WASHINGTON (AP) – Beginning in about a year, phone companies won’t have to lease their high-speed lines to competing Internet service providers at government-set rates, the Federal Communications Commission decided Friday.

FCC Chairman Kevin Martin said the unanimous vote by the agency’s four commissioners “ends the regulatory inequities that currently exist between cable and telephone companies” providing broadband services.

Without guaranteed access at government-mandated rates, providers of digital service, or DSL, on lines now leased from the big regional Bells or smaller phone companies will have to negotiate for rates and access.

Consumer advocates criticized the deregulation – which will take effect after a one-year period – contending it will lead to fewer choices and higher prices for consumers by forcing existing independent broadband providers out of the market.

“What it means is you’ve got two players, two big market players – cable and telephone companies – controlling right now the primary two types of broadband service into the home,” said Jeannine Kenney, senior policy analyst for Consumers Union, the publisher of Consumer Reports magazine.

She said consumers may soon be forced into longer-term contracts and arrangements where they have to buy additional services to get high-speed Internet.

However, Tom Tauke, Verizon’s executive vice president, said the deregulation “will be very smooth and consumers will not notice except that over time they will have more services and better value.”

Earthlink Inc., which now provides service on leased lines, said it hopes to extend its current network sharing agreements with phone companies and does not expect to get bumped or priced off the lines.

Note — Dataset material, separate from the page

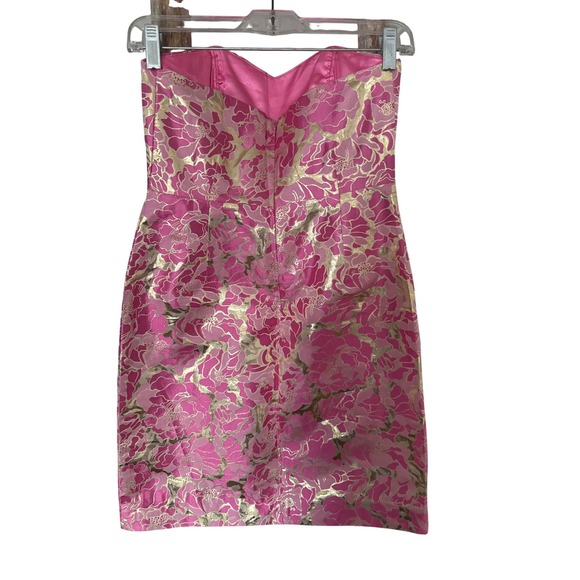 Lilly Pulitzer Raya strapless dress metallic Pirates Boutonniere jacquard size 2 - Picture 8 of 12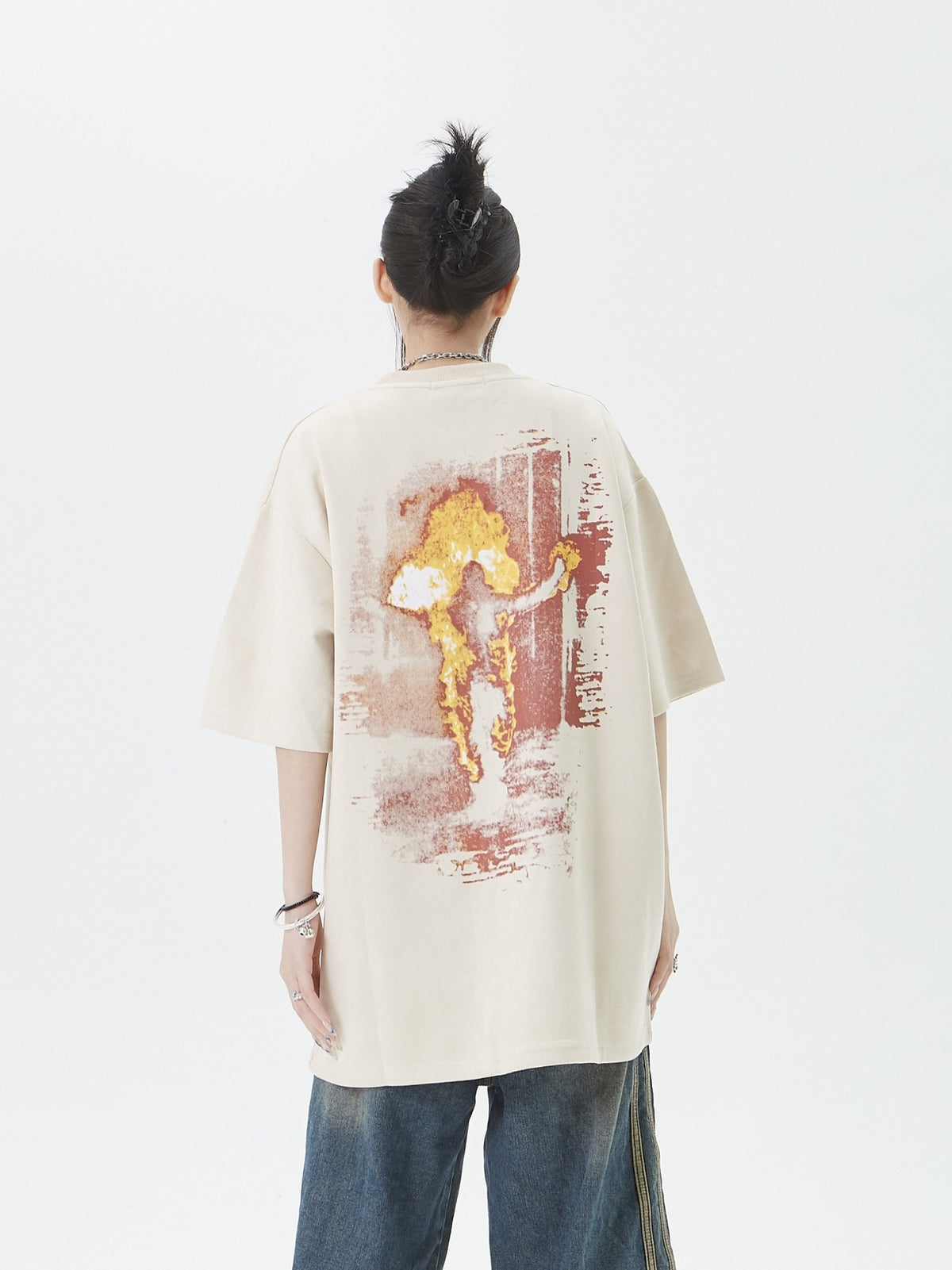 Flame Portrait Print Short Sleeve Tee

“We drive subscribers to their network, so they have a vested interest in keeping reasonable market prices,” said Dave Baker, Earthlink Inc.’s vice president for law and public policy.

Indeed, the ruling’s early impact on the market may be somewhat negligible to all but some smaller DSL service providers.

The vast majority of the nation’s nearly 16 million DSL users buy that service directly from the four Bells: SBC Communications Inc., Verizon, BellSouth Corp., and Qwest Communications International Inc.

The biggest non-Bell providers of DSL service, Covad Communications Group, Inc., had already agreed to commercial leasing contracts with three of the four Bells. Earthlink, for example, buys much of its network access through Covad.

The FCC order follows a Supreme Court ruling in June that upheld the commission’s authority to free cable companies offering broadband from the same regulations that phone companies have faced.

The telephone industry argued that the court’s decision put it at a competitive disadvantage and that it should be treated the same as the cable companies.

Two Democrats on the commission fought for other points in the ruling, including continued help for rural Internet access, a homeland security provision to help law enforcement and a protections for the disabled.

The FCC ruling reclassified DSL as an information service rather than the more regulated telecommunications service. For the time being, phone companies will have to continue making contributions to Universal Service Fund that subsidizes both phone and Internet services in rural areas. The FCC said that could change in nine months, but the fund will be maintained.